A partir desta terça-feira (10), o mercado de vale-alimentação e refeição passa a operar sob novas regras. O decreto assinado pelo presidente Luiz Inácio Lula da Silva, que altera o Programa de Alimentação do Trabalhador (PAT), entra em vigor com o objetivo de quebrar o monopólio das grandes operadoras e baratear custos para restaurantes e supermercados.
O que muda agora:
- Teto de Taxas: A taxa administrativa cobrada dos estabelecimentos não pode passar de 3,6%. Antes, não havia limite.
- Repasse Rápido: O dinheiro deve cair na conta do restaurante em até 15 dias. O prazo anterior era de 30 dias.
- Fim dos Abusos: Estão proibidas práticas como taxas de rebate (descontos que as operadoras davam às empresas de RH em troca da exclusividade) e prazos longos para repasse.
Guerra Judicial
As gigantes do setor não aceitaram as mudanças passivamente. As maiores empresas de benefícios conseguiram liminares na Justiça para suspender a fiscalização. Contudo, o Ministério do Trabalho alerta: as liminares protegem apenas quem entrou com a ação e não anulam o decreto. “A obrigatoriedade das novas regras é imediata para todo o mercado”, afirmou a pasta.
O Futuro: Fim da Exclusividade
A mudança mais aguardada pelos trabalhadores, porém, virá em etapas:
- Maio de 2026: Começa a transição para o fim da exclusividade das maquininhas.
- Novembro de 2026: Previsão de interoperabilidade total. Ou seja, qualquer cartão de vale deverá passar em qualquer maquininha, acabando com a situação de o restaurante aceitar uma bandeira e recusar outra.
O PAT, criado em 1976, beneficia hoje mais de 22 milhões de trabalhadores em 327 mil empresas. A modernização visa garantir que esse recurso chegue, de fato, ao prato do trabalhador, sem se perder em taxas abusivas pelo caminho.

- [SEÇÃO DE DADOS]

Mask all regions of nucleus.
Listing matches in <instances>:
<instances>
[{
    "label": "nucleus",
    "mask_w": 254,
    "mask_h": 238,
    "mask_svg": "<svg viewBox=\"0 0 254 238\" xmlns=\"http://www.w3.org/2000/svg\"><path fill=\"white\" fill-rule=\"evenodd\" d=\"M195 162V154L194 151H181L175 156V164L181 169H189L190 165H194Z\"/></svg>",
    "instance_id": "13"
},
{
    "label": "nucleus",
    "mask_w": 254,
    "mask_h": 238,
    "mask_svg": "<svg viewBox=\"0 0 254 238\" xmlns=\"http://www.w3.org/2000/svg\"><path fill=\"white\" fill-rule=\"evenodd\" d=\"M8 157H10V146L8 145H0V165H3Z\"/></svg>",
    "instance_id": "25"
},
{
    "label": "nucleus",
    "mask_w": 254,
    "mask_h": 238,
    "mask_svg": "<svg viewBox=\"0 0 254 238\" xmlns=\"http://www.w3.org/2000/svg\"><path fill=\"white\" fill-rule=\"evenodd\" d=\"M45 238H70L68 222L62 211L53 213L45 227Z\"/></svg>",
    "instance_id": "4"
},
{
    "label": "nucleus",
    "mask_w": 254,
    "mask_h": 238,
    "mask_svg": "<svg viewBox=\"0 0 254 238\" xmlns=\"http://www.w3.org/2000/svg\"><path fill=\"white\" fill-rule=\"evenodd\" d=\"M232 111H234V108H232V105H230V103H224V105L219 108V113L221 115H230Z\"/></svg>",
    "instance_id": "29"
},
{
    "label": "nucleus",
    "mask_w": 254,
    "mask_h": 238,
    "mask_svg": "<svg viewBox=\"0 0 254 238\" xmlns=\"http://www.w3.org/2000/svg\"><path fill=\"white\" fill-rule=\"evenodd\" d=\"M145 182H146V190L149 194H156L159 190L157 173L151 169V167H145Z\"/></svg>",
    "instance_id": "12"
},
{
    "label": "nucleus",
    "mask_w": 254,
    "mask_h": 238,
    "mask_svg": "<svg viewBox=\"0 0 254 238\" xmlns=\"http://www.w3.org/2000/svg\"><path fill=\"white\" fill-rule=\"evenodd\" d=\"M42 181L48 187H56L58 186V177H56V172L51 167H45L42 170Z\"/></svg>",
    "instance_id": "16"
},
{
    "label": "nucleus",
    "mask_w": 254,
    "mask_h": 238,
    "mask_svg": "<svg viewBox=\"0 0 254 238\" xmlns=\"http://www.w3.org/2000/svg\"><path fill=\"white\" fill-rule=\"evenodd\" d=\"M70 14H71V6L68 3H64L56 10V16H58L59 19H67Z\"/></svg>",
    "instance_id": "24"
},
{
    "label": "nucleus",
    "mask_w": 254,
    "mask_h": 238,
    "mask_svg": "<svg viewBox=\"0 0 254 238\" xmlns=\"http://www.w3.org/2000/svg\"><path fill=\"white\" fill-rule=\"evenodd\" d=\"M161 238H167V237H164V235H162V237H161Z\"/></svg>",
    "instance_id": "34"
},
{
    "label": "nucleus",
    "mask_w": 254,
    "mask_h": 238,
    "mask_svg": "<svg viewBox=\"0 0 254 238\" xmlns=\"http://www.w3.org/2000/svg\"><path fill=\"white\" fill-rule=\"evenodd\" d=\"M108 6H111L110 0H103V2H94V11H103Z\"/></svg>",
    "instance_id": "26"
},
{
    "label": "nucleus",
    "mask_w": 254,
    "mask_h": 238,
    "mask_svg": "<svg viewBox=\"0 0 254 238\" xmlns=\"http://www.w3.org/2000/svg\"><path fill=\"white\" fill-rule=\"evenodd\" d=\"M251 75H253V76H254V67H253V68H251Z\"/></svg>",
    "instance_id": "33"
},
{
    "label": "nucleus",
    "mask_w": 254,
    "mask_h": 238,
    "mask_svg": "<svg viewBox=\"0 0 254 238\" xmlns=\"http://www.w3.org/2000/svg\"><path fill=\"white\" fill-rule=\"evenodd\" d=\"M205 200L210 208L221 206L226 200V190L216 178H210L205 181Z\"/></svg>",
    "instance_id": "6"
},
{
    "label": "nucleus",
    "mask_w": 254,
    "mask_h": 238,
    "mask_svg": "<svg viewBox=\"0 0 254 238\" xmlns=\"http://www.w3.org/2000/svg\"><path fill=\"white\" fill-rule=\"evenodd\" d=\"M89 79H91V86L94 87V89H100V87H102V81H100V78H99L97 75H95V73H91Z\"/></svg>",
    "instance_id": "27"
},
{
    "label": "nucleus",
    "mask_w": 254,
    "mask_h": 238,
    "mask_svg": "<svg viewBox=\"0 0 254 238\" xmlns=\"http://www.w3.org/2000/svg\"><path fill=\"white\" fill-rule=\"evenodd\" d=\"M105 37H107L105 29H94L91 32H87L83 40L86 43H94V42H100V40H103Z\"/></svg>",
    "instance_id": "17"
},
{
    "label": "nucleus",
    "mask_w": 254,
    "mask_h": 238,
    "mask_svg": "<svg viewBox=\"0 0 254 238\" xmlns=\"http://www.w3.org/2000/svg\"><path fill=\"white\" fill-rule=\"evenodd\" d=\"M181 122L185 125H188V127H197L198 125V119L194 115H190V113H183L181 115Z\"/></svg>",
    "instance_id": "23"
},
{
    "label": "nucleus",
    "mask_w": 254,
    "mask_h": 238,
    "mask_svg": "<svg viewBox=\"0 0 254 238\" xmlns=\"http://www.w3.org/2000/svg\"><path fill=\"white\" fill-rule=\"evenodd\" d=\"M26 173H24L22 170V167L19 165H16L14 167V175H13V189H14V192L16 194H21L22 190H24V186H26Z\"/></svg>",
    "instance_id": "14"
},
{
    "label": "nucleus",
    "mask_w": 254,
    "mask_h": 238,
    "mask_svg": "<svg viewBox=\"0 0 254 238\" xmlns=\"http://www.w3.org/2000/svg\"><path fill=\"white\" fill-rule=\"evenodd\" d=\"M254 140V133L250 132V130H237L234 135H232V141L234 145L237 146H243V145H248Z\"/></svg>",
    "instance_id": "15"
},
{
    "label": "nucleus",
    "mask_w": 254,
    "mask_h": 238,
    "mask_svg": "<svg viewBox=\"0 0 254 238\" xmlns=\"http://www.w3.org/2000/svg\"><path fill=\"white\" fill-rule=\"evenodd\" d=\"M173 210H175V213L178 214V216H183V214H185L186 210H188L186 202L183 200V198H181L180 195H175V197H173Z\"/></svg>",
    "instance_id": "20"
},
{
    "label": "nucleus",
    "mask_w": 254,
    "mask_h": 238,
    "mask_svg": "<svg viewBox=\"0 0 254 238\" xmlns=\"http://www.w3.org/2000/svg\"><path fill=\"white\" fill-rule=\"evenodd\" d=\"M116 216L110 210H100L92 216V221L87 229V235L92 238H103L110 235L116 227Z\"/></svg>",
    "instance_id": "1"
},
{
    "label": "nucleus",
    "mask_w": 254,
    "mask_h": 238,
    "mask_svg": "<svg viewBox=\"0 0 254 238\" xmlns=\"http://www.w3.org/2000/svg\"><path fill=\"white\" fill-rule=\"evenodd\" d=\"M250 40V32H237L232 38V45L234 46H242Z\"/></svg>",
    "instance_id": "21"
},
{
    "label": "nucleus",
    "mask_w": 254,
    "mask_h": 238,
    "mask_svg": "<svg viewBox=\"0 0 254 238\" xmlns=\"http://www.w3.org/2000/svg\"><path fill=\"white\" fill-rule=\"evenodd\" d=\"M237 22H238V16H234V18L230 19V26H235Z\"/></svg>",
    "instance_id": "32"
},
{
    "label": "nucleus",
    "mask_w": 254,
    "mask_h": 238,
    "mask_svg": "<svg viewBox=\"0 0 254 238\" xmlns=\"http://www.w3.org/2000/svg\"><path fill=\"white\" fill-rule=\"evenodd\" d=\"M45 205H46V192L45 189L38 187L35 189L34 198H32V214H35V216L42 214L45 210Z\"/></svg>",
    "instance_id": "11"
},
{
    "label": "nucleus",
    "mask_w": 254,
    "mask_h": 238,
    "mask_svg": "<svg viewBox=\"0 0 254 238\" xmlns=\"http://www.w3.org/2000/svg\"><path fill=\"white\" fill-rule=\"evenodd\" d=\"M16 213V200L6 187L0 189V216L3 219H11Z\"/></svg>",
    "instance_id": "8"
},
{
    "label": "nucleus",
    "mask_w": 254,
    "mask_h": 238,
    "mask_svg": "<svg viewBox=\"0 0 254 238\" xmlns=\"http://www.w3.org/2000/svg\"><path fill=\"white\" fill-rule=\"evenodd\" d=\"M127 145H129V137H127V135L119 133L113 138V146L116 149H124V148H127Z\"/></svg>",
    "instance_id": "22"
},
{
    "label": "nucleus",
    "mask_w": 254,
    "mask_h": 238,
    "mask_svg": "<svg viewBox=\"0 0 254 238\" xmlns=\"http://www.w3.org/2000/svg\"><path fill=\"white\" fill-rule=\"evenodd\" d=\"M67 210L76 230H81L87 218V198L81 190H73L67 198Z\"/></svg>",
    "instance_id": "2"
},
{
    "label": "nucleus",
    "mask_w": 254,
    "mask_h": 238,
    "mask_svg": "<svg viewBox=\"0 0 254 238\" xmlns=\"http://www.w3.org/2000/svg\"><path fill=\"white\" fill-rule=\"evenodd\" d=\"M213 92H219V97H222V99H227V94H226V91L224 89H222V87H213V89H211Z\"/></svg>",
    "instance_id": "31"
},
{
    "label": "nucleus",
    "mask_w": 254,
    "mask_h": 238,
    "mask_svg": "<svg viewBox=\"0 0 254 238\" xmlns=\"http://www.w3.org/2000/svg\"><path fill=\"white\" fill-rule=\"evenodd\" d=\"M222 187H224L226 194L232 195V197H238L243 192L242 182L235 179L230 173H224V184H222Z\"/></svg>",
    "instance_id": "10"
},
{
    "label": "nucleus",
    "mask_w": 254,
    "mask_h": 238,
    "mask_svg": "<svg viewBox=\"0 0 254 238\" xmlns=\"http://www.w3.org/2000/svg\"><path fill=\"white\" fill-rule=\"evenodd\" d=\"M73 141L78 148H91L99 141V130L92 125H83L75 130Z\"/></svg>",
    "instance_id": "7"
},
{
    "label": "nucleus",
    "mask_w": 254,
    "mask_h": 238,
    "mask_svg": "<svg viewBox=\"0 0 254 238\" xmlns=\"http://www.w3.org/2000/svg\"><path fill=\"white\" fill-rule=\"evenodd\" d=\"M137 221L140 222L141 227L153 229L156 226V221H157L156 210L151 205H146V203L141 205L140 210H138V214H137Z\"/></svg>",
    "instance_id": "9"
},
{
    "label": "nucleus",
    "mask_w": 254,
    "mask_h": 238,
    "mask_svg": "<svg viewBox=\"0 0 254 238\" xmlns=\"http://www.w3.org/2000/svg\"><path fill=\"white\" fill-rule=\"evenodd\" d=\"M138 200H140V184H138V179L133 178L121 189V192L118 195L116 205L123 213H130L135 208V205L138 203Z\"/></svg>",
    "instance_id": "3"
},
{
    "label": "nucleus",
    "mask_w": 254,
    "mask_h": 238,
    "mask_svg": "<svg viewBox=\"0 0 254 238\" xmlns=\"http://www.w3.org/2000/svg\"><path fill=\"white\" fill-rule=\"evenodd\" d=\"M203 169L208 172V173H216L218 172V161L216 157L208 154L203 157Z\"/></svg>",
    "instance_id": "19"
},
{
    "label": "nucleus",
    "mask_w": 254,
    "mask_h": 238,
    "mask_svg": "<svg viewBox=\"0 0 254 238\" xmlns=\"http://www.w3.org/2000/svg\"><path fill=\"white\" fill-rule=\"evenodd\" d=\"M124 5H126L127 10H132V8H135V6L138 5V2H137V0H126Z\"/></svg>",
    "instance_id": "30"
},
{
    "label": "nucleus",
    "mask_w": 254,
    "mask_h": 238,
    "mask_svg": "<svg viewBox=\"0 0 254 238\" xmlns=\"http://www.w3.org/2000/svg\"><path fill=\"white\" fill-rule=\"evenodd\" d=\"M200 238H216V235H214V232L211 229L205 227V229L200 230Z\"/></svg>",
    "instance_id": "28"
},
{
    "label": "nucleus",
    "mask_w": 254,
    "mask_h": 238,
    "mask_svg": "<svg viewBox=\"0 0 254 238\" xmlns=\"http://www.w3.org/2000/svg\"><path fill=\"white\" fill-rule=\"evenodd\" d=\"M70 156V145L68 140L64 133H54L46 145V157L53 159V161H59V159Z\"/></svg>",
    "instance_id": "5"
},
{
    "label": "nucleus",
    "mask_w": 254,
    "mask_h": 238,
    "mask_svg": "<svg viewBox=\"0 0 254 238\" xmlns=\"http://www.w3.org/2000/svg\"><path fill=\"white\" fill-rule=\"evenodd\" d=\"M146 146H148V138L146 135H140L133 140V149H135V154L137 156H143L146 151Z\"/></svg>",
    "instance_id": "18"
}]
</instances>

- [ENUNCIADO] Com base no texto extraído, explique em uma a três frases por que as liminares obtidas pelas maiores empresas de benefícios não suspendem as novas regras para todo o mercado. Os dados constituem um material à parte, independente do texto extraído.

- [RESPOSTA ESCRITA] Segundo o Ministério do Trabalho, as liminares protegem apenas as empresas que entraram com a ação e não anulam o decreto. Por isso, a pasta afirma que a obrigatoriedade das novas regras é imediata para todo o mercado.